■ Prompt: Beginning with the line that contains "Why Oracle Cloud" in the material below, print each line exactly until the line that contains "4.性质判断换质推理的规则是什么？" has been printed, then stop.
= Beginning of Section =
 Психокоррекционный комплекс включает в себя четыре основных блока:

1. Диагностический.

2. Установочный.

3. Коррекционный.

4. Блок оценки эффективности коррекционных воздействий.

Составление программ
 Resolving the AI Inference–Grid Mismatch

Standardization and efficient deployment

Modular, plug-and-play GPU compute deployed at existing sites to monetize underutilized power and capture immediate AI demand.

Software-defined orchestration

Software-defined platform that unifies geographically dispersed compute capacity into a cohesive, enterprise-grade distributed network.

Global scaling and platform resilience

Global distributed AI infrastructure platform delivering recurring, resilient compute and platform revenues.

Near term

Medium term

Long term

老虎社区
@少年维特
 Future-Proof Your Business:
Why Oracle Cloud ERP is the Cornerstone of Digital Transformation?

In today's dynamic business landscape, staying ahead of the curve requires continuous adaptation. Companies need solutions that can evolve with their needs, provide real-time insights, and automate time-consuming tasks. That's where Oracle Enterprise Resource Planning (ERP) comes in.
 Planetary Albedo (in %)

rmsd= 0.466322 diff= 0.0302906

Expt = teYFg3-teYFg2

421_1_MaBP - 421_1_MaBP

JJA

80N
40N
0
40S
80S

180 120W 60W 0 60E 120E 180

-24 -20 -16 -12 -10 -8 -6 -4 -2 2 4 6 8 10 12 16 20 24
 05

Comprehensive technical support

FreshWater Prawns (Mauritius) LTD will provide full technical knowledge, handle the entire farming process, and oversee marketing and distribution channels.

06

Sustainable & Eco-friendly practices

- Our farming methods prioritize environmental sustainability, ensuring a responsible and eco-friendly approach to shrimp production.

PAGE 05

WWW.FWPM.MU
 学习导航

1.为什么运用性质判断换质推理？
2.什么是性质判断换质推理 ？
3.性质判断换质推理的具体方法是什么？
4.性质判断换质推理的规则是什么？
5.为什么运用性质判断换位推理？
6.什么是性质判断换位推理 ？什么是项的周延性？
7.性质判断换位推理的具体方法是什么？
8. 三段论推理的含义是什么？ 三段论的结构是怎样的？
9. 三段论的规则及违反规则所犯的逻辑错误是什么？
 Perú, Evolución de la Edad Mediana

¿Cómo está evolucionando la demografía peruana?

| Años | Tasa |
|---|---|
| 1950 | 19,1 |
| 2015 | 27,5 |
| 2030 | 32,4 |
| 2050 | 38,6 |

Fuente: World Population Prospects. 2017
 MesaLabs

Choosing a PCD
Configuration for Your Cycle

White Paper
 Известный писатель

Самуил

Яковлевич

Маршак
= End of Section =
■ Worked solution:
Why Oracle Cloud ERP is the Cornerstone of Digital Transformation?

In today's dynamic business landscape, staying ahead of the curve requires continuous adaptation. Companies need solutions that can evolve with their needs, provide real-time insights, and automate time-consuming tasks. That's where Oracle Enterprise Resource Planning (ERP) comes in.
 Planetary Albedo (in %)

rmsd= 0.466322 diff= 0.0302906

Expt = teYFg3-teYFg2

421_1_MaBP - 421_1_MaBP

JJA

80N
40N
0
40S
80S

180 120W 60W 0 60E 120E 180

-24 -20 -16 -12 -10 -8 -6 -4 -2 2 4 6 8 10 12 16 20 24
 05

Comprehensive technical support

FreshWater Prawns (Mauritius) LTD will provide full technical knowledge, handle the entire farming process, and oversee marketing and distribution channels.

06

Sustainable & Eco-friendly practices

- Our farming methods prioritize environmental sustainability, ensuring a responsible and eco-friendly approach to shrimp production.

PAGE 05

WWW.FWPM.MU
 学习导航

1.为什么运用性质判断换质推理？
2.什么是性质判断换质推理 ？
3.性质判断换质推理的具体方法是什么？
4.性质判断换质推理的规则是什么？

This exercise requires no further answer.